A New Hybrid MCDM Model for Personnel Selection Based on a Novel Grey PIPRECIA and Grey OCRA Methods

ULUTAŞ A., Popovic G., Stanujkic D., Karabasevic D., Zavadskas E. K., Turskis Z.

MATHEMATICS, vol.8, no.10, 2020 (SCI-Expanded) identifier

  • Publication Type: Article / Article
  • Volume: 8 Issue: 10
  • Publication Date: 2020
  • Doi Number: 10.3390/math8101698
  • Journal Name: MATHEMATICS
  • Journal Indexes: Science Citation Index Expanded (SCI-EXPANDED), Social Sciences Citation Index (SSCI), Scopus, Aerospace Database, Communication Abstracts, Metadex, zbMATH, Directory of Open Access Journals, Civil Engineering Abstracts
  • Keywords: personnel selection, PIPRECIA-G, OCRA-G, MCDM
  • Inonu University Affiliated: Yes


People represent one of the most significant resources of an organization, and therefore, personnel selection is one of the problems that organizations have increasingly been facing.
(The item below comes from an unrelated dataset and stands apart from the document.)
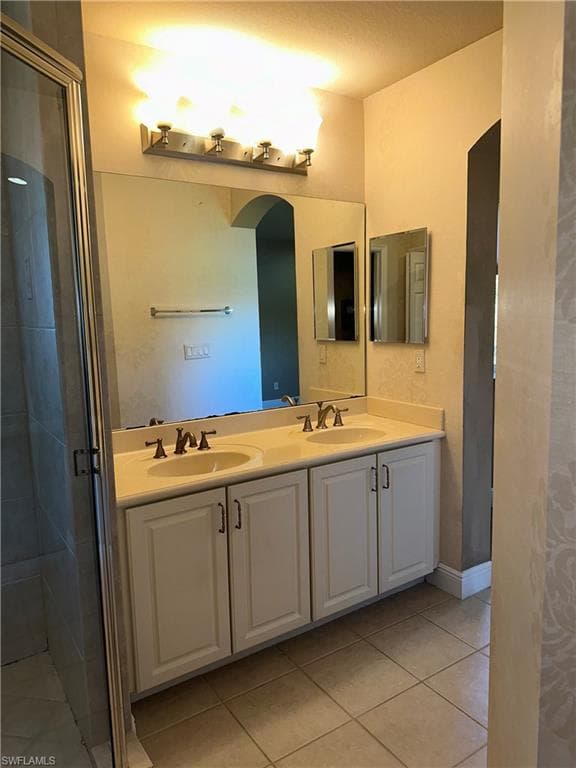3396 Dandolo CIR-16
The criteria that influence the final decision are usually opposing, so the application of multiple-criteria decision-making methods (MCDM) represents a suitable way for the facilitation of the given process. Additionally, the decision environment is characterized by the vagueness and uncertainty and, because of that, it is very hard to express the criteria over the exact crisp numbers. To acknowledge the unpredictability and obscurity of the available information important for the selection of the optimal candidate, a hybrid grey MCDM model for personnel selection is proposed in this paper. As an extension of the PIPRECIA method, the novel Grey Pivot Pairwise Relative Criteria Importance Assessment-the PIPRECIA-G method-is proposed and used for the determination of criteria importance. The PIPRECIA-G method preserved the good features of the PIPRECIA, but its superiority is reflected in its ability to deal with input data that are vague and grey. For the final ranking of the considered alternative candidates, the OCRA-G method is used. Basing the decision process and candidate selection on the two grey extended MCDM methods contributes to the increase of the reliability and confidence in the performed selection.